15 Animal Facts That Are Too Wild To Tame

Oh, to hibernate for three years like a snail.
15 Animal Facts That Are Too Wild To Tame

The monster swarms have gotten worse over the last year. The government doesn't even know about them, but I'm pretty sure they're coming from another dimension or something, because they're so big and fast.

There was one swarm that got into a town, and they were just eating people alive. I saw it on the news, and then the military started dropping bombs on it to stop them. But it wasn't enough. So we had to do it ourselves. We had to go out there and get eaten by these creatures, so that the military could come save us. We had to die for their freedom.

I've been trying to find a way to kill these monsters for months now, and I finally came across this book. My heart leapt when I saw it -- finally, something that could give us the edge we need in fighting the monster swarms. But, even though, the title said it was about fighting monsters, when I opened it, there was a list of fifteen facts repeated over and over. It went ...

Cockroaches can be used to relieve pain from a wound.

Crushed cockroaches can be applied to a stinging wound to help relieve the paín. CRACKED.COM However, collecting and uncontrolled uses of therapeutic inverte- brates can put undue pressure on certain highly sought after species.


Gators use rocks in their belly to stay under the water.

Alligators swallow stones to help them dive deeper and stay underwater longer. CRACKED COM Ingesting stones equal to just 2.5 percent of the alligators' body weight increased the animals' dive time by an average of 88 percent, extending it up to 35 minutes.


A greyhound racing stadium featured cheetahs in the ‘30s.

Cheetahs were raced at Romford greyhound stadium in 1937. CRACKED.COM The big cats were brought to Enlgand and given a year to acclimate and train. If the mechanical hare was released too early, the cheetahs would catch it with ease before the first turn.

NY Times

Ostriches have bigger eyes than brains.

An ostrich's eye is bigger than its brain. CRACKED.COM This does not make them stupid, however - it is not a case of an undersized brain but rather of oversized eyes.


One bird stayed up in the air for 200 days straight.

The longest recorded uninterrupted flight by a bird is more than 200 days. CRACKED.COM One Alpine Swift spent 6.5 months in the air as it hunted flying insects on its wintering range over West Africa. Com- mon Swifts spend most of their time in the air, landing briefly for just a few hours at a time.
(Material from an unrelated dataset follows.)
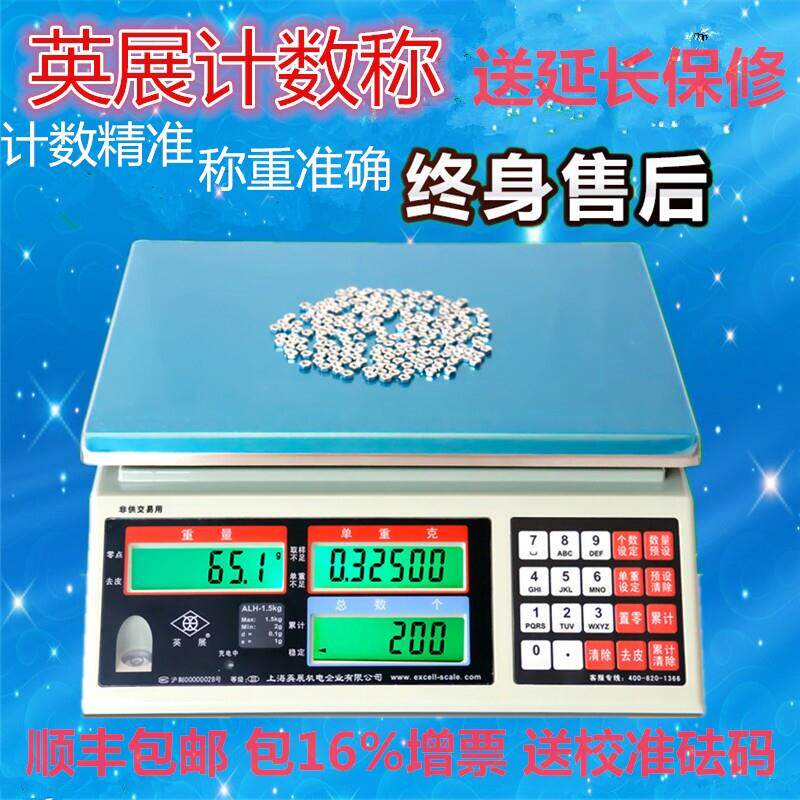 上海英展电子称高精度计数秤ALH1.5kg3kg7.5kg15kg30kgACS-C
Clams can decide which mate will be the male and which will be the female.

When two hermaphrodite clams mate, they can choose who will take on the male or female role. GRACKED.COM Male clams produce sperm and release it into the water, which gets drawn into the fe- male bivalve through her siphons, and fertil- ization occurs.


Woodpeckers peck nearly faster than a typical camera can record.

A woodpecker can peck twenty times a second. CRACKED.COM They can usually peck about 10,000 to 12,000 pecks per day, consuming insects and sap from with- in trees. They also drum on objects to communicate instead of singing.

Bird Informer

Tuna can swim 100 miles in a day.

A tuna fish can swim 100 miles in a single day. CRACKED.COM Some tuna are born in the Gulf of Mexico, and travel across the entire Atlantic Ocean to feed off the coast of Europe, and then swim all the way back to the Gulf to breed.


Snails can hibernate for three years when the weather isn’t cooperating.

A snail can sleep for three years during hibernation or estivation (summer sleep). CRACKED.COM They do this when weather conditions are poor and it's better to just nap through it un- der a blanket of secret- ed mucus.


The kangaroo rat can go 10 years without water.

The kangaroo rat can survive without water for 10 years, almost its entire lifespan. GRACKED.COM It has many adaptations that let it survive in the desert, such as having fur-lined inner cheeks to retain moisture, special- ized kidneys, and a unique nasal passage to avoid moisture loss.